The Mydoom Internet virus and the Bagle-B worm are only a taste of viruses, worms, and Trojans set to appear in the coming year--effectively representing the tip of the iceberg in destructive capability, a security expert warns.
The speed with which Mydoom spread across the world was what made it so destructive, notes Zea Silva, security business unit manager at independent ICT solutions provider, First Technology in South Africa.
"Computer users can expect many more new viruses to be released throughout the year, many of which may be even more destructive or disruptive than anything seen before," she says. "In addition, the speed with which viruses and worms will spread is likely to increase--from hours to only minutes."
Silva echoes some other virus-watchers as naming Mydoom the fastest spreading malicious worm to date. She says this occurred largely because of the way it was created: "as a simple e-mail with a standard subject line, and the way it hid itself in .zip or Windows executable attachments."
Danger of Speed
In a matter of a few hours, the Mydoom worm spread so rapidly that antivirus companies rated it as a 'high' outbreak risk. It was rated as the first serious outbreak of 2004, and within a few days had surpassed the damage caused by Sobig.F and Welchia.
Mydoom.A accounted for approximately 30 percent of all e-mail traffic globally and generated in excess of 100 million infected e-mails in its first 36 hours, blocking networks and overloading servers.
Only two days after Mydoom was released, a second version of the virus, Mydoom.B, was spreading across the world.
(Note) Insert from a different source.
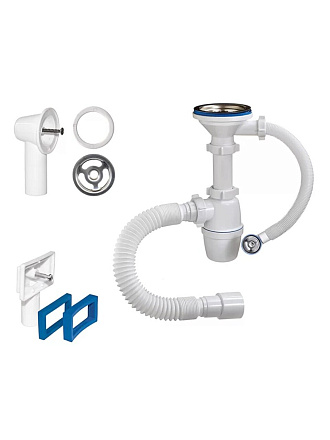 Сифон для мойки, 3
Mydoom.B released distributed denial of service (DDoS) attacks on the SCO and Microsoft Web sites, and also prevented machines infected with Mydoom.A from accessing antivirus sites.
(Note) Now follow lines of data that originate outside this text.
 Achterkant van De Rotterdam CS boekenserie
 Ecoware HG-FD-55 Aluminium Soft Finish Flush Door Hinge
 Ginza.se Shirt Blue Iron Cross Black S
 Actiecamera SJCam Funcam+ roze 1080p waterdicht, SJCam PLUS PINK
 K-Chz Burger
Silva says the main reason for Mydoom being so destructive is the lack of comprehensive corporate security solutions.
"Comprehensive security entails intrusion detection and prevention systems, antivirus software, a firewall solution, and, ideally, a subscription to a daily virus alert service," she says. "Some companies may claim that they have all this in place and that they were still affected by Mydoom."
But they need to be certain that the protections are correctly deployed, and that updates and virus patches are downloaded and installed as soon as they are available, she adds. "A subscription to a virus alert newsgroup or mailing list will also help the cause by alerting users the moment that a new virus has emerged," Silva says.
Businesses Beware
Still, businesses can learn a valuable lesson from this particular strain of computer virus--namely, that companies need to be better prepared than they think they are, she says.
"Ninety-five percent of companies think they are set up correctly and that their systems are successfully updating automatically with no human intervention," she says. "The mind-set towards network security needs to change rapidly. If it does not, companies may find themselves crippled by the next worm or virus threat."
Businesses would be smart to take Mydoom and the other recent pests as a warning, she says.
"It is not a matter of 'if' the next virus strikes; it is rather 'when' it will strike, as there will be more security risks this year," Silva says. "The cost to a business of not being secure is a loss of confidentiality, integrity, and availability--three characteristics that are difficult to restore once the damage has been done."